Bike club leader pedaling away
Cascade Bicycle Club Exeuctive Director Chuck Ayers announced today that he is leaving, and a national search will look for a replacement. He says the club's membership recently surpassed 15,000 and its influence is growing, but it's "the right time" to move on.
Only in Seattle would that be real political news — OK, maybe in Portland, too. But remember that an attempt by the club's board to ease out Ayers a few years ago indeed led to an ouster: a member-driven recall election that removed most of the board. His message seems to aim at heading off any to-the-barricades reaction, writing, "Though this may be a surprise to you, I have been thinking about this transition for a while." We trust that's true: The club's emphasis under Ayers on all-around environmental and economic sustainability is admirable.
The Herald in Everett's editorial board today called for a state initiative to require background checks for all gun sales.
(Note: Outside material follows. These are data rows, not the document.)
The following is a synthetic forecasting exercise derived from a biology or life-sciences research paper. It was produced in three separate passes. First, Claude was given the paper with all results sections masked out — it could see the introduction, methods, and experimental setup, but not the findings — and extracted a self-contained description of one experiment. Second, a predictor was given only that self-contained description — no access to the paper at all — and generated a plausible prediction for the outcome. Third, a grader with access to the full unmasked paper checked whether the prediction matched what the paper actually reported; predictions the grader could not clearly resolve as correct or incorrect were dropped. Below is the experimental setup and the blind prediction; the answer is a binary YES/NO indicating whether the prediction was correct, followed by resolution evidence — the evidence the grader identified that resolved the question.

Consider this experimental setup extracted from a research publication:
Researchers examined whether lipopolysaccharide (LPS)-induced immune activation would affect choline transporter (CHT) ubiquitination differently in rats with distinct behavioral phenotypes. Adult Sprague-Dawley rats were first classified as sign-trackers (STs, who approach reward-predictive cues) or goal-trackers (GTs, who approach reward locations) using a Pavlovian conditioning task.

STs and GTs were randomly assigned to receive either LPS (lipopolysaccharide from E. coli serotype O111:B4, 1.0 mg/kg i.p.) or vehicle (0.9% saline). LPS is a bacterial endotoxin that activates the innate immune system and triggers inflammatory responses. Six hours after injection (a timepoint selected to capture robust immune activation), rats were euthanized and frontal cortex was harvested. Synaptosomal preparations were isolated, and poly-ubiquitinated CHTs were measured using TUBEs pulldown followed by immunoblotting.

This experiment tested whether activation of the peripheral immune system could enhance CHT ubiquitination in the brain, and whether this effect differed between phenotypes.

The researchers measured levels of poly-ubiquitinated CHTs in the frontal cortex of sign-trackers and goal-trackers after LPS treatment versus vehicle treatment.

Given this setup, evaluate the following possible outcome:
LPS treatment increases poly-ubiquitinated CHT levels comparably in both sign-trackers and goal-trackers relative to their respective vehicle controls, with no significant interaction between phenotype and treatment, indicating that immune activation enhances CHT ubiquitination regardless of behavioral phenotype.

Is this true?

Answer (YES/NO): NO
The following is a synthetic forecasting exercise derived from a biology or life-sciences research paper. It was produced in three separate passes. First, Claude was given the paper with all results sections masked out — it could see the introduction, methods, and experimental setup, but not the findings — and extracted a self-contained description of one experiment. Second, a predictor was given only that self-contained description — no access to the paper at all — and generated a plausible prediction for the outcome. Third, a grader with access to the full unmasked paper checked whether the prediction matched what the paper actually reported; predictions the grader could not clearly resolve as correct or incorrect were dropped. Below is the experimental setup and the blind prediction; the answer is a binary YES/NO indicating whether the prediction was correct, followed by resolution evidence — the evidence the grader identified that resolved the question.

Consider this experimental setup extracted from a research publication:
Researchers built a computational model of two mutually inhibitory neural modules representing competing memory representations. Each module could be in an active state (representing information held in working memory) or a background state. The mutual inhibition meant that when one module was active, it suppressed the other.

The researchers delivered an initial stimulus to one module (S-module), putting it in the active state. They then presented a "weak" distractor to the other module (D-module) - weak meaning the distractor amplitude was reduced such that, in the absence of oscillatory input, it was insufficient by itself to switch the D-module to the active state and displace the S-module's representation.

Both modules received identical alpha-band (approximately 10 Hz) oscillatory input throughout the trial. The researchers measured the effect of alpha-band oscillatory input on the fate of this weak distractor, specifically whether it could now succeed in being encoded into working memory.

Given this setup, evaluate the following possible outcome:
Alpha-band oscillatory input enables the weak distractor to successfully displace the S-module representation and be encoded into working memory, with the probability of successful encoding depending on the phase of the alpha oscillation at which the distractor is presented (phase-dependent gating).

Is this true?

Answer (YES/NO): NO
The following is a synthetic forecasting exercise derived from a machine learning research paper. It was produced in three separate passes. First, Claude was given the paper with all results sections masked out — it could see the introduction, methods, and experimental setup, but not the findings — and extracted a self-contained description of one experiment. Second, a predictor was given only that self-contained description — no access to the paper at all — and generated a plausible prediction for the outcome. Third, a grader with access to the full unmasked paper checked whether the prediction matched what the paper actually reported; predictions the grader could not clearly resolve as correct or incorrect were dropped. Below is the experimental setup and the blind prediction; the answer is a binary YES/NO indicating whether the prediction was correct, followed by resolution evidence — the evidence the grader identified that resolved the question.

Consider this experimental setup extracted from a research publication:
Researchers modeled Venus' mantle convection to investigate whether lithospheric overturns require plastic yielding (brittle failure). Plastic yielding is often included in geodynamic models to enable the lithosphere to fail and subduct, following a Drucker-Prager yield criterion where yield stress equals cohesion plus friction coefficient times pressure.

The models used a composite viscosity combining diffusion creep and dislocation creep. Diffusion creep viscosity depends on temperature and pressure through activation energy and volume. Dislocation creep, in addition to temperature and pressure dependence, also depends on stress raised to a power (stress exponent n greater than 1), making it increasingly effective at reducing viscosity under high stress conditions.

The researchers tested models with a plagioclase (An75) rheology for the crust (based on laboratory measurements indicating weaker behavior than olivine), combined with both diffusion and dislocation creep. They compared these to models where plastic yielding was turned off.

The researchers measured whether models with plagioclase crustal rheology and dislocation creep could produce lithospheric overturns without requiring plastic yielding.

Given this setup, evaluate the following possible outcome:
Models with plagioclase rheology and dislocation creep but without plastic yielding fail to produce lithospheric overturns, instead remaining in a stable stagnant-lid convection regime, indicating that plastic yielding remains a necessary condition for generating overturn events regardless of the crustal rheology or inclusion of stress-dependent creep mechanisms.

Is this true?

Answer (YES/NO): NO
Some gun-control advocates have already signaled they might run an initiative in the wake of the failure of the House Democrats to close the gun-show loophole. Seattle Democratic Rep. Reuven Carlyle sees one last chance for legislative action: Members are holding town hall meetings in their own districts this weekend. Until members of both parties have a chance to hear the reaction of soccer moms to inaction on guns, he says, "it is a little early" to jump to an initiative.
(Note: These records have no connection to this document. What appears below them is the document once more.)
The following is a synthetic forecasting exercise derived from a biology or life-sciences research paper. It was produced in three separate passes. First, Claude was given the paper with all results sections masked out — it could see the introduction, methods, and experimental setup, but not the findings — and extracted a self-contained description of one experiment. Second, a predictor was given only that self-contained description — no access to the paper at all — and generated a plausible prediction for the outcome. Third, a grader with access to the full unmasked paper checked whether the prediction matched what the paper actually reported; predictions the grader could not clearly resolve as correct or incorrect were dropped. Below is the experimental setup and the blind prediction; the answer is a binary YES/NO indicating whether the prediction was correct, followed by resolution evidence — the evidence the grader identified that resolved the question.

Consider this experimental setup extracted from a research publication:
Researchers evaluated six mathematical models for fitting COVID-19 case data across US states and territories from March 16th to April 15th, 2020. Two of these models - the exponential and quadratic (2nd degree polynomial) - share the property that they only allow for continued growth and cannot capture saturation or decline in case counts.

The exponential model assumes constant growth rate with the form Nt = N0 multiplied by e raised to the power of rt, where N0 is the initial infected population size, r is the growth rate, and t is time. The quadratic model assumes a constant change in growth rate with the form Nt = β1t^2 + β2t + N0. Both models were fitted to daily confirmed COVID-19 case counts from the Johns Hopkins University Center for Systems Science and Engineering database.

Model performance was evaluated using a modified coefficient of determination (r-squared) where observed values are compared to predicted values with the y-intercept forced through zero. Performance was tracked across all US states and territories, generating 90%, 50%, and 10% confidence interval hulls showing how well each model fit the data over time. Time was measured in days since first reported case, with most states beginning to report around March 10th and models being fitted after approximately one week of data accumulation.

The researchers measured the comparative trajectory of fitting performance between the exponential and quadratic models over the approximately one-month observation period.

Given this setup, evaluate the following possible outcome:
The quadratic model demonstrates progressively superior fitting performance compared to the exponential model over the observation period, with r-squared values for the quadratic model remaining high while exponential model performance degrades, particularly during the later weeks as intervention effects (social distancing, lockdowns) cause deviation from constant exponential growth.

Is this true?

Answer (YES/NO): YES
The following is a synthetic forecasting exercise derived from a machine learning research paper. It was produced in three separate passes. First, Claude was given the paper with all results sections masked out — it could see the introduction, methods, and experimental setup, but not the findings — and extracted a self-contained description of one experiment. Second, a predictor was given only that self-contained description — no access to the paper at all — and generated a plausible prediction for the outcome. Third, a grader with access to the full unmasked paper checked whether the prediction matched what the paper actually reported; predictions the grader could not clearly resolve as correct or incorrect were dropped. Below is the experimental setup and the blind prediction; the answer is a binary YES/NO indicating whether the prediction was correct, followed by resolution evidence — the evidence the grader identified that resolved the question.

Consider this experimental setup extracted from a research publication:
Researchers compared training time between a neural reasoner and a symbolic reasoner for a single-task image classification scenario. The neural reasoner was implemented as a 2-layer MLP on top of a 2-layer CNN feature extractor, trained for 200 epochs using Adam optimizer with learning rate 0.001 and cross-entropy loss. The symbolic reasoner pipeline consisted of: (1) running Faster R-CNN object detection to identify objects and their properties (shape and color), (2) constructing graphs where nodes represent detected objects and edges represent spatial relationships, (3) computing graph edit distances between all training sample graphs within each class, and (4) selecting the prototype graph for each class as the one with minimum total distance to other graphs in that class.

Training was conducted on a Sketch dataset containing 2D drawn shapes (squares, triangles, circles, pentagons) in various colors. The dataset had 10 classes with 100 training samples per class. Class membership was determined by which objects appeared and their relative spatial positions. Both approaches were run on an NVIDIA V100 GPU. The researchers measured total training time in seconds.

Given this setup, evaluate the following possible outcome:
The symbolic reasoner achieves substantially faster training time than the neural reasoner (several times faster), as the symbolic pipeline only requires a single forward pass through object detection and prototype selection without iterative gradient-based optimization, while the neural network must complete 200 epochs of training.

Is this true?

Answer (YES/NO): NO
Health survey: Pot up, tobacco down
A new student survey shows the state's high school students are more likely to smoke pot than tobacco. And that's before the legalization of marijuana hits with full force, as AP reports. New state Department of Health and Social Services Secretary Kevin Quigley noted that alcohol use was declining, but said many young people feel they need greater support in making smart choices. More than a quarter of students from 12 to 17 years old said they had been so sad they dropped their usual activities for two weeks or more. And a sixth had considered suicide. A fact sheet on substance usage results has some tips for adults.
Coal port delay
Worried about a rejection, the company behind a proposed coal export facility in Boardman, Oregon, has reluctantly agreed to wait until Sept. 1 for a state decision on a permit application, The Oregonian reported this afternoon. Ambre Energy also finally agreed to respond to state Department of Lands requests for more information related to the effects of exporting coal for burning overseas. Writer Scott Learn said that port developer Ambre hopes its facility is small enough to get a quicker review than those proposed for Bellingham and Longview.
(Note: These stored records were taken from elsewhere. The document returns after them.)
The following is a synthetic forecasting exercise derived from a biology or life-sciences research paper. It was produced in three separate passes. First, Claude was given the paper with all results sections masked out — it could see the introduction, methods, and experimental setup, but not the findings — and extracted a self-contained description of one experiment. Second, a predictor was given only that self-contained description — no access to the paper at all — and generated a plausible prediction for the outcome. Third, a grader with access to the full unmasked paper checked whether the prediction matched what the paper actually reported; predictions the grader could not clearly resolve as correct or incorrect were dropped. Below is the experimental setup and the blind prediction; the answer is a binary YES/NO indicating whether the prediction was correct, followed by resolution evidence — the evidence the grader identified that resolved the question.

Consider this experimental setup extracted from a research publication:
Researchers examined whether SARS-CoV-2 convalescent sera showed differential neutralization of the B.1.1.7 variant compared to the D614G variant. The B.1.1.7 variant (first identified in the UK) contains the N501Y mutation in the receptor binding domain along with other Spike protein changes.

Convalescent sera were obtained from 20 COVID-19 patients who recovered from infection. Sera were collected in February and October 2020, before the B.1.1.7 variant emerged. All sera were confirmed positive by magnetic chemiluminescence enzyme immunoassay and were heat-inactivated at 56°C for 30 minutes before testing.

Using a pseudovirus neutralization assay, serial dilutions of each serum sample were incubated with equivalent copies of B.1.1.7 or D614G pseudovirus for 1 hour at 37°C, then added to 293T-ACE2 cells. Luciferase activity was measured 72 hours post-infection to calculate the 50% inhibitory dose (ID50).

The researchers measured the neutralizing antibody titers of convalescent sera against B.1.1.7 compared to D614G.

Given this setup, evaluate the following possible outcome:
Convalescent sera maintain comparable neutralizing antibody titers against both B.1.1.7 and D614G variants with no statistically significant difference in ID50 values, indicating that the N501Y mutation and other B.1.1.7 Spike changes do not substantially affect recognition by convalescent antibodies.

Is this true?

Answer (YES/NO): NO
Tom McCall anniversary in Oregon
Speaking of Oregon, Crosscut writer Floyd McKay will speak next Thursday at an Oregon Historical Society panel discussion honoring the 100th anniversary of former Oregon Gov. Tom McCall's birth. McCall, a Republican, helped define the Northwest's national reputation for independent, progressive thinking with early concerns about growth and the environment. A few years ago, McKay wrote a Crosscut article about how the Nixon administration's placing of deadly chemical weapons in Oregon transformed McCall from a cautious administrator to an activist — just as the first Earth Day celebrations occurred. Details on the event are here.
Seattle film in PBS contest
Seattle filmmaker Eric Becker's short film, "Honor the Treaties," follows the story of fellow Seattle artist and photographer Aaron Huey, who spent seven years photographing the violence and suffering of life on South Dakota's Lakota Pine Ridge Reservation. At some point in his experience, Huey turned from journalist to activist and joined up with prominent street artist Shepard Fairey to create a campaign honoring the people of the Lakota tribe. Now the film has made it into the PBS Online Film Festival and viewers can vote for their favorite among 25 short films through March 22.